* _CONSIGNE_:
Pouvez-vous recopier à l'identique tout le matériau, de son tout début jusqu'à la ligne qui contient "18L21 23L23 22H29L35", celle-ci comprise ?

* _DONNÉES DE L'EXERCICE_:
==========

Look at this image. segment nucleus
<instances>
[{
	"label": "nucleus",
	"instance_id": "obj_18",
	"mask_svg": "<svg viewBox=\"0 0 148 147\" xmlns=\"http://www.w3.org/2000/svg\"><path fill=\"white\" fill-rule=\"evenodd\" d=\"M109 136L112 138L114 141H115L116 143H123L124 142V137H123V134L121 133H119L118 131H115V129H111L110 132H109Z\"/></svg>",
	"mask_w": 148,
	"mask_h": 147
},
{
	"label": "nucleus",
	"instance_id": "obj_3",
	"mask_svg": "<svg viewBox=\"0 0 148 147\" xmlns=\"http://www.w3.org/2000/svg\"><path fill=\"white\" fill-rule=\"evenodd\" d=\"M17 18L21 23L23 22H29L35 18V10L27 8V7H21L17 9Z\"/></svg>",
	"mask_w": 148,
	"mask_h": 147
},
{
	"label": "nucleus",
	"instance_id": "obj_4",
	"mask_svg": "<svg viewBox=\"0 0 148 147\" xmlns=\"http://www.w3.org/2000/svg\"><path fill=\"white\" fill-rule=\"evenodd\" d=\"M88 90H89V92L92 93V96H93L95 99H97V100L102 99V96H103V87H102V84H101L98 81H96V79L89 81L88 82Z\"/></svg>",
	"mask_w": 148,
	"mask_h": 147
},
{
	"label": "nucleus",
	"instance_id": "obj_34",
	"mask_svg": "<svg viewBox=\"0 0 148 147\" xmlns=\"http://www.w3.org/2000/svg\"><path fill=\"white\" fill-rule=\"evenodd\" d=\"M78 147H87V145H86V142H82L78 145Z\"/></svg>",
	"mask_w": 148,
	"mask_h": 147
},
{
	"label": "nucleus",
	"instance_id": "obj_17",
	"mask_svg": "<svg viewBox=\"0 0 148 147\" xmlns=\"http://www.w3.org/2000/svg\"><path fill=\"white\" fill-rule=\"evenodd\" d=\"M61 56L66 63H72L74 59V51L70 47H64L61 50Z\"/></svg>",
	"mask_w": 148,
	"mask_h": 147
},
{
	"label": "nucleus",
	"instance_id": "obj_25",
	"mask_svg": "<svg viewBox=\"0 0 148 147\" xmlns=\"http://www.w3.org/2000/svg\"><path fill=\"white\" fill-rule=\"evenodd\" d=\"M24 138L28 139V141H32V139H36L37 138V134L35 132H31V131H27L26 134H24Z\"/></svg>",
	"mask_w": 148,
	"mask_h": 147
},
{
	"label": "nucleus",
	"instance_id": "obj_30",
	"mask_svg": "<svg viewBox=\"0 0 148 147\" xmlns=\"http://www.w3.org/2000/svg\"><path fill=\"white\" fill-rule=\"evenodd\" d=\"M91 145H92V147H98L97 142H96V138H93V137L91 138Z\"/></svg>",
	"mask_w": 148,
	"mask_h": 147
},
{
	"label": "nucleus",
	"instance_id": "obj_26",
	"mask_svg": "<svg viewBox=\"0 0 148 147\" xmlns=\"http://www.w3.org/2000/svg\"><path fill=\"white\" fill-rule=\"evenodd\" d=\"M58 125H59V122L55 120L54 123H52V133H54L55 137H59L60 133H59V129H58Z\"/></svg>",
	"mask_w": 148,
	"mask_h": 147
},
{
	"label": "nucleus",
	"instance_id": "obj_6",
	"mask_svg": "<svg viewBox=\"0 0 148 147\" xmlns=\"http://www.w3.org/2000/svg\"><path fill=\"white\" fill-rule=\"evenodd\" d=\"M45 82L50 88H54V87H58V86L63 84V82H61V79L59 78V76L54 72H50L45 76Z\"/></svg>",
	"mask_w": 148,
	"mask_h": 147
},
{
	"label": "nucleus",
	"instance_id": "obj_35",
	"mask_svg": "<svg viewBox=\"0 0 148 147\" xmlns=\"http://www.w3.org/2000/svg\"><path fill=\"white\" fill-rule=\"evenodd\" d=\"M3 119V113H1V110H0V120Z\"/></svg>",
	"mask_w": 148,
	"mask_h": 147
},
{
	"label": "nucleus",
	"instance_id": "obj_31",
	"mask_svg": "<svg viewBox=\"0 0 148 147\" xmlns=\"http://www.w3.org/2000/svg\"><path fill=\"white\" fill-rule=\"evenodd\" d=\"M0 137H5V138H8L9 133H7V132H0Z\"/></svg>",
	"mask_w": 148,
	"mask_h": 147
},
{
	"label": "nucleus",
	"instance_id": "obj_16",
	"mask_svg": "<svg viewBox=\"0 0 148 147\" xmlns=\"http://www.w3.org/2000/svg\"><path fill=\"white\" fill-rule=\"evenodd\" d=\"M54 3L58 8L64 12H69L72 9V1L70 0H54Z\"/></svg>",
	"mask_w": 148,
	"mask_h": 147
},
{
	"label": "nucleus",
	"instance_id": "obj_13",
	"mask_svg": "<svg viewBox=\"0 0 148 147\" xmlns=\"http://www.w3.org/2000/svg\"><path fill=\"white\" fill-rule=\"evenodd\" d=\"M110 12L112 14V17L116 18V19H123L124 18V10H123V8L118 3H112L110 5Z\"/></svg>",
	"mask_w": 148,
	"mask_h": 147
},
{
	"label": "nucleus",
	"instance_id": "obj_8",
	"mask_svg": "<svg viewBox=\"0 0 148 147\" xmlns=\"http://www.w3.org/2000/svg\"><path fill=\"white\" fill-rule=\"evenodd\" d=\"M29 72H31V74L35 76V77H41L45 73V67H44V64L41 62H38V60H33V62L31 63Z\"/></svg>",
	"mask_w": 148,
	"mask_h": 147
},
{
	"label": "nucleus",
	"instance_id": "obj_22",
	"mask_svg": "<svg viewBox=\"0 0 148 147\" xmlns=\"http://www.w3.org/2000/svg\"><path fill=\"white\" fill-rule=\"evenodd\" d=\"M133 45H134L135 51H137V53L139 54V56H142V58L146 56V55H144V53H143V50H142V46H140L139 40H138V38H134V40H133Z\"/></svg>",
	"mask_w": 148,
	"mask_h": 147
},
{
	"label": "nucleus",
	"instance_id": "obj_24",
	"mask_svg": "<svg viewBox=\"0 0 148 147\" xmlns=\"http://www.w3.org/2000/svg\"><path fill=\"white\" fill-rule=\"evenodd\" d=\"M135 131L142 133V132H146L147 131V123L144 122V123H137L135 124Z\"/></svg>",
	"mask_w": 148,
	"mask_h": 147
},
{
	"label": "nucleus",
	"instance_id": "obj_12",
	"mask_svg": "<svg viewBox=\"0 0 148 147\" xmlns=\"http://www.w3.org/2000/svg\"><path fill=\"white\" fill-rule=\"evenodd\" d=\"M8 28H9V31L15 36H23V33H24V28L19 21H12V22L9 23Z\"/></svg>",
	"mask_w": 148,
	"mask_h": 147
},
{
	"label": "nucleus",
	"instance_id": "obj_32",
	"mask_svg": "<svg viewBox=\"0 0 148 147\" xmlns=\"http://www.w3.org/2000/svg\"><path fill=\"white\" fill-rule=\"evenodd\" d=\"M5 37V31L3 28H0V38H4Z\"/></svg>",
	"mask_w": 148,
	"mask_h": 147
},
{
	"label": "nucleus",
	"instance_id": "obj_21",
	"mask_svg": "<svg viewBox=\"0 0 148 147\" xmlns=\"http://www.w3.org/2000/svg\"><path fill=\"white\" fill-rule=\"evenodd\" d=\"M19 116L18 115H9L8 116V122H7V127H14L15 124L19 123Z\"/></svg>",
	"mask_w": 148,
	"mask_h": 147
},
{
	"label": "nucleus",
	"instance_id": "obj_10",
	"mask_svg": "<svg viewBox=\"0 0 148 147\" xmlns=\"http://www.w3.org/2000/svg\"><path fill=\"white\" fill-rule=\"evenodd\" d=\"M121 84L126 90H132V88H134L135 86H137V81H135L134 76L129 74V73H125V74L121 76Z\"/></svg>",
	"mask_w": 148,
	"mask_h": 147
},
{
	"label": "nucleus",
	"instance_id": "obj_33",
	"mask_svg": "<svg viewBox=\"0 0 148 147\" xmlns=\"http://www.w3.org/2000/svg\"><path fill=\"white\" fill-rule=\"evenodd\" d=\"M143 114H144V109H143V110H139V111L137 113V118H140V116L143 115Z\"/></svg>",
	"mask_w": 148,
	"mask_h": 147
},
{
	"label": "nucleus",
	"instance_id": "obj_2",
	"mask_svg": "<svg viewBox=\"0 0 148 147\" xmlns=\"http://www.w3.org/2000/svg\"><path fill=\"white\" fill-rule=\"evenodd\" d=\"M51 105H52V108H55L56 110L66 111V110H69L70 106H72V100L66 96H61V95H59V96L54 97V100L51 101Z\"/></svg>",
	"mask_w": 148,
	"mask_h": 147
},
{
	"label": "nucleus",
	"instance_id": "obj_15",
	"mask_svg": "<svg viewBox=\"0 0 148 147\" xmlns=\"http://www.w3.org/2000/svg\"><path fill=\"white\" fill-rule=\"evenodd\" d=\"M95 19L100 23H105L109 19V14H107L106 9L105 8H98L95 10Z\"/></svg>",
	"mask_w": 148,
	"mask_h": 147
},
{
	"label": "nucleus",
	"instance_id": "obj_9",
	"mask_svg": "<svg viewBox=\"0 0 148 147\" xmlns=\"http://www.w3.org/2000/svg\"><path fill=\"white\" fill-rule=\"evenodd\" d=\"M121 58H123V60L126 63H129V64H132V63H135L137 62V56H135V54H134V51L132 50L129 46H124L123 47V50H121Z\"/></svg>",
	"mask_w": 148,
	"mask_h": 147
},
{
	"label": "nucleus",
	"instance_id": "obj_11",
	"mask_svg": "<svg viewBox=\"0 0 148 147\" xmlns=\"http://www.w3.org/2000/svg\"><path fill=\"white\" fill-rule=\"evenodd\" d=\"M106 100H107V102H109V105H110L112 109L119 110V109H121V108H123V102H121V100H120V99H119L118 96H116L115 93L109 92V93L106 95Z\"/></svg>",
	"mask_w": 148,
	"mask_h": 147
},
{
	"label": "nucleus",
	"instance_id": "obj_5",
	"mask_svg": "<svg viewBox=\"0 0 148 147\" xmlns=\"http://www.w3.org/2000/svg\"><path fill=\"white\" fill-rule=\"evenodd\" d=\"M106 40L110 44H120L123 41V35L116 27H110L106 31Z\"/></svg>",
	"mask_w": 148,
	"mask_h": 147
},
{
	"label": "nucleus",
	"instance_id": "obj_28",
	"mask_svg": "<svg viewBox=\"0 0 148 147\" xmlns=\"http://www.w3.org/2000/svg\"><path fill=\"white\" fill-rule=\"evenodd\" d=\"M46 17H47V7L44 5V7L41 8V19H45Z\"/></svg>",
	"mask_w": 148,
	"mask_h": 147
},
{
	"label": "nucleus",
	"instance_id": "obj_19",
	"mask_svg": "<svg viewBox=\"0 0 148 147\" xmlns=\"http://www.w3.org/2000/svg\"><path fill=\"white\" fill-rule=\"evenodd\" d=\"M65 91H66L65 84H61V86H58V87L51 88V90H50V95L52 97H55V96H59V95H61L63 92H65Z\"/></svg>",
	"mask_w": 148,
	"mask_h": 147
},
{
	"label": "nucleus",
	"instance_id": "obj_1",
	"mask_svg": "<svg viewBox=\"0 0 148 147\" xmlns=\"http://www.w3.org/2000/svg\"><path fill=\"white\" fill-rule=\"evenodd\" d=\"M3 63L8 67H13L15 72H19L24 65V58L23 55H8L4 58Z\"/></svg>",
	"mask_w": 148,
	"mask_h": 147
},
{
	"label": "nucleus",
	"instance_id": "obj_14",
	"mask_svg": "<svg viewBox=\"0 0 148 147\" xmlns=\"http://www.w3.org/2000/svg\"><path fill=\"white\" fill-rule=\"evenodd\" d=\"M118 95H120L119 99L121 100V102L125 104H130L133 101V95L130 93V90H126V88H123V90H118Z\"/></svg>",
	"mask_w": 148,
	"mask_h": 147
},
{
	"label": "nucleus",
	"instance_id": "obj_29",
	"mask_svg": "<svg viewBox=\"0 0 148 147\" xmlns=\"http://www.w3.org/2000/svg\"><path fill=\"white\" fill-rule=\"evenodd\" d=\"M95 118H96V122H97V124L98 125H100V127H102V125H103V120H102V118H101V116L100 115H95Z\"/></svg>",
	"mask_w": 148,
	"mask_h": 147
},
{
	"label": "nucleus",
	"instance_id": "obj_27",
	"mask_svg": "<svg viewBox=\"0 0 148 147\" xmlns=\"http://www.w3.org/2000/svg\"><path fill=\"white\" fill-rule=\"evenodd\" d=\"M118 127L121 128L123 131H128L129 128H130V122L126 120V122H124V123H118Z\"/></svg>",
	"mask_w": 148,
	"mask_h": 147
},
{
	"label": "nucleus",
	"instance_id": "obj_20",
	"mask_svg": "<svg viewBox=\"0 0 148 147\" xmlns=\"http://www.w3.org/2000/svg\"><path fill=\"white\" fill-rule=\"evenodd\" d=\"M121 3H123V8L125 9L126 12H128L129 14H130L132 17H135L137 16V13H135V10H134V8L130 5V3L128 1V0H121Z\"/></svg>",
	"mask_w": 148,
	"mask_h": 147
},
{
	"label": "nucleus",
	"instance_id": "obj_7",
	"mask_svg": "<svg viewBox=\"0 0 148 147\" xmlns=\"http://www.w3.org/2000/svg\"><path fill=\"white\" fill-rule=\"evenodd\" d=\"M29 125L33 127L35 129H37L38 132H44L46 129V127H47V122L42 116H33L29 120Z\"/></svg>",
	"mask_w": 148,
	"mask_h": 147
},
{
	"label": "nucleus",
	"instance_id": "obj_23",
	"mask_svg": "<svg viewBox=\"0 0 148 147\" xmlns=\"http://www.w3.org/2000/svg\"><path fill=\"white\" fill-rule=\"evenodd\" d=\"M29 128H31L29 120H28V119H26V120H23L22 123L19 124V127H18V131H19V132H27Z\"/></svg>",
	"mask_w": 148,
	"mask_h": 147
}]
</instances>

==========

* _RÉSULTAT ATTENDU_:
Look at this image. segment nucleus
<instances>
[{
	"label": "nucleus",
	"instance_id": "obj_18",
	"mask_svg": "<svg viewBox=\"0 0 148 147\" xmlns=\"http://www.w3.org/2000/svg\"><path fill=\"white\" fill-rule=\"evenodd\" d=\"M109 136L112 138L114 141H115L116 143H123L124 142V137H123V134L121 133H119L118 131H115V129H111L110 132H109Z\"/></svg>",
	"mask_w": 148,
	"mask_h": 147
},
{
	"label": "nucleus",
	"instance_id": "obj_3",
	"mask_svg": "<svg viewBox=\"0 0 148 147\" xmlns=\"http://www.w3.org/2000/svg\"><path fill=\"white\" fill-rule=\"evenodd\" d=\"M17 18L21 23L23 22H29L35 18V10L27 8V7H21L17 9Z\"/></svg>",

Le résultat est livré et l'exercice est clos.